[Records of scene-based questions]
-- Begin --

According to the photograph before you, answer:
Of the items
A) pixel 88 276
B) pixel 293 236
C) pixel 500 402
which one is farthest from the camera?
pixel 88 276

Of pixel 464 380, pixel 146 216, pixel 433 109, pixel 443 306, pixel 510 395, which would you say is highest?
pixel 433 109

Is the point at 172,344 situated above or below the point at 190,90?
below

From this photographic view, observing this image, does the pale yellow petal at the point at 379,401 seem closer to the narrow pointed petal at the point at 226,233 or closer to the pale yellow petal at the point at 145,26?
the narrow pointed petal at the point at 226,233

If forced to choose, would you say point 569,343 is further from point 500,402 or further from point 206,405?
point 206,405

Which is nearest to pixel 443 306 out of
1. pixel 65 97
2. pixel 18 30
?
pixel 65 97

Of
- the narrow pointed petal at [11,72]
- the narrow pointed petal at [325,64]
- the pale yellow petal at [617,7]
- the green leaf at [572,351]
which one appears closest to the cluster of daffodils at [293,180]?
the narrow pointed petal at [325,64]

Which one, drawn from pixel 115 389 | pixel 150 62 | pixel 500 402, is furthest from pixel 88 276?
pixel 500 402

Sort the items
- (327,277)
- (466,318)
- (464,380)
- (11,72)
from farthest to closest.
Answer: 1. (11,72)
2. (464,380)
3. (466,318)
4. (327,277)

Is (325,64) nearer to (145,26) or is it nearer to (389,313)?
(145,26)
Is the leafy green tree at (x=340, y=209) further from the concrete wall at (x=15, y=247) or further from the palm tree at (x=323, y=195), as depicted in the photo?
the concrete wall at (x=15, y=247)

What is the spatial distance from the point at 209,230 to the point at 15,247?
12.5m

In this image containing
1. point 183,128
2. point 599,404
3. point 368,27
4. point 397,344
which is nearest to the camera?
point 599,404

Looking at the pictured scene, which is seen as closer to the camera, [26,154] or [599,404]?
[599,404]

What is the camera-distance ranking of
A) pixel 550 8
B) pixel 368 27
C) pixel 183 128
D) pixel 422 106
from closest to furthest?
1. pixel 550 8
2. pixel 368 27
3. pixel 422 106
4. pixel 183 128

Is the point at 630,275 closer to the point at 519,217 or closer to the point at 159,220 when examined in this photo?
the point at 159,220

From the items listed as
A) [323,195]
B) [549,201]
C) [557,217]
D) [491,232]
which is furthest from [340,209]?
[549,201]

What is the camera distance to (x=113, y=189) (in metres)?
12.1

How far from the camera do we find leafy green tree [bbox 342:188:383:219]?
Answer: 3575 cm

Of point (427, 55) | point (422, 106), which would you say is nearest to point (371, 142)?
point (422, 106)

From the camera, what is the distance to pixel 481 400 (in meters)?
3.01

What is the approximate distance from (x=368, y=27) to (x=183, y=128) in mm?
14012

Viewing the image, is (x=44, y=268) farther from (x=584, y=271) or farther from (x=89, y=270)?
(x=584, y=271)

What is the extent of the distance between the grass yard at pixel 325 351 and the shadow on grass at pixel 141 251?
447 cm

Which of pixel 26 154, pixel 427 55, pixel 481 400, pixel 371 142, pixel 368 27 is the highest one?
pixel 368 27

-- End --

> **Requirements**
Update the records by replacing every "farthest" with "most distant", and write them out again with everything else unchanged.

> **Completed task**
According to the photograph before you, answer:
Of the items
A) pixel 88 276
B) pixel 293 236
C) pixel 500 402
which one is most distant from the camera?
pixel 88 276

Of pixel 464 380, pixel 146 216, pixel 433 109, pixel 443 306, pixel 510 395, which would you say is highest?
pixel 433 109

Is the point at 172,344 situated above or below the point at 190,90?
below

From this photographic view, observing this image, does the pale yellow petal at the point at 379,401 seem closer to the narrow pointed petal at the point at 226,233 or closer to the pale yellow petal at the point at 145,26?
the narrow pointed petal at the point at 226,233

If forced to choose, would you say point 569,343 is further from point 500,402 or further from point 206,405?
point 206,405

Which is nearest to pixel 443 306 out of
1. pixel 65 97
2. pixel 18 30
?
pixel 65 97

Of
- the narrow pointed petal at [11,72]
- the narrow pointed petal at [325,64]
- the pale yellow petal at [617,7]
- the green leaf at [572,351]
which one appears closest to the cluster of daffodils at [293,180]?
the narrow pointed petal at [325,64]

Which one, drawn from pixel 115 389 | pixel 150 62 | pixel 500 402, is furthest from pixel 88 276?
pixel 500 402

Sort the items
- (327,277)
- (466,318)
- (464,380)
- (11,72)
from most distant to closest.
Answer: 1. (11,72)
2. (464,380)
3. (466,318)
4. (327,277)

Is (325,64) nearer to (145,26) or is it nearer to (389,313)?
(145,26)
Is the leafy green tree at (x=340, y=209) further from the concrete wall at (x=15, y=247) or further from the palm tree at (x=323, y=195), as depicted in the photo?
the concrete wall at (x=15, y=247)

What is the spatial distance from the point at 209,230 to the point at 15,247?
12.5m

In this image containing
1. point 183,128
2. point 599,404
3. point 368,27
4. point 397,344
which is nearest to the camera?
point 599,404

Looking at the pictured scene, which is seen as closer to the camera, [26,154] or [599,404]?
[599,404]

What is the camera-distance ranking of
A) pixel 550 8
B) pixel 368 27
C) pixel 183 128
D) pixel 422 106
from closest to furthest?
1. pixel 550 8
2. pixel 368 27
3. pixel 422 106
4. pixel 183 128

Is the point at 630,275 closer to the point at 519,217 or closer to the point at 159,220 when examined in this photo?
the point at 159,220

From the items listed as
A) [323,195]
B) [549,201]
C) [557,217]
D) [491,232]
which is furthest from [340,209]?
[549,201]

What is the camera distance to (x=113, y=189) (in metres)?
12.1

How far from the camera do we find leafy green tree [bbox 342:188:383:219]?
Answer: 3575 cm

Of point (427, 55) | point (422, 106), which would you say is nearest to point (371, 142)?
point (422, 106)

From the camera, what is the distance to pixel 481 400 (in meters)?
3.01

What is the approximate distance from (x=368, y=27) to (x=183, y=128) in mm?
14012

Viewing the image, is (x=44, y=268) farther from (x=584, y=271) or farther from (x=89, y=270)?
(x=584, y=271)

What is the extent of the distance between the grass yard at pixel 325 351 and the shadow on grass at pixel 141 251?
447 cm

Which of pixel 26 154, pixel 427 55, pixel 481 400, pixel 371 142, pixel 368 27 is the highest one?
pixel 368 27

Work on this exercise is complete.